/---

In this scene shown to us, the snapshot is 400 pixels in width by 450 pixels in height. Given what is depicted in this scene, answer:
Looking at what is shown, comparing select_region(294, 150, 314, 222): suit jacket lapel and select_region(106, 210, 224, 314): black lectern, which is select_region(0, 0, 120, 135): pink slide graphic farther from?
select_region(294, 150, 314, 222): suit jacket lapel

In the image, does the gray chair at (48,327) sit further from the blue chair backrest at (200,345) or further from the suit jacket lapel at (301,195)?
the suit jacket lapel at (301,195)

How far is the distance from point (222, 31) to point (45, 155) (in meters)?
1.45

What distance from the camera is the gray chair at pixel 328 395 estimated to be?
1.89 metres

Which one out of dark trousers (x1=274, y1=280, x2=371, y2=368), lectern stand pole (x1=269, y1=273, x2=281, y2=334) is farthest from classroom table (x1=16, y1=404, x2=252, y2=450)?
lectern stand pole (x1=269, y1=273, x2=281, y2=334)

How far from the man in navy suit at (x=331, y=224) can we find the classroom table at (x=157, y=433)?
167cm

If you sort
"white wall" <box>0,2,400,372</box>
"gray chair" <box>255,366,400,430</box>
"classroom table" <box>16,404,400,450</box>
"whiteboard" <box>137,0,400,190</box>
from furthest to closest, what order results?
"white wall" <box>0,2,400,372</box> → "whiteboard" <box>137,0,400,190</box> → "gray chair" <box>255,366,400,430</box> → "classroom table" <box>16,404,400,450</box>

\---

## What is asked
Express the listing above as a JSON list of strings with one string for each line, leaving out the blank lines.

## Answer to the exercise
[
  "In this scene shown to us, the snapshot is 400 pixels in width by 450 pixels in height. Given what is depicted in this scene, answer:",
  "Looking at what is shown, comparing select_region(294, 150, 314, 222): suit jacket lapel and select_region(106, 210, 224, 314): black lectern, which is select_region(0, 0, 120, 135): pink slide graphic farther from?",
  "select_region(294, 150, 314, 222): suit jacket lapel",
  "In the image, does the gray chair at (48,327) sit further from the blue chair backrest at (200,345) or further from the suit jacket lapel at (301,195)?",
  "the suit jacket lapel at (301,195)",
  "How far is the distance from point (222, 31) to point (45, 155) (in meters)?",
  "1.45",
  "What distance from the camera is the gray chair at pixel 328 395 estimated to be?",
  "1.89 metres",
  "Which one out of dark trousers (x1=274, y1=280, x2=371, y2=368), lectern stand pole (x1=269, y1=273, x2=281, y2=334) is farthest from classroom table (x1=16, y1=404, x2=252, y2=450)?",
  "lectern stand pole (x1=269, y1=273, x2=281, y2=334)",
  "How far from the man in navy suit at (x=331, y=224) can we find the classroom table at (x=157, y=433)?",
  "167cm",
  "If you sort",
  "\"white wall\" <box>0,2,400,372</box>",
  "\"gray chair\" <box>255,366,400,430</box>",
  "\"classroom table\" <box>16,404,400,450</box>",
  "\"whiteboard\" <box>137,0,400,190</box>",
  "from furthest to closest, what order results?",
  "\"white wall\" <box>0,2,400,372</box> → \"whiteboard\" <box>137,0,400,190</box> → \"gray chair\" <box>255,366,400,430</box> → \"classroom table\" <box>16,404,400,450</box>"
]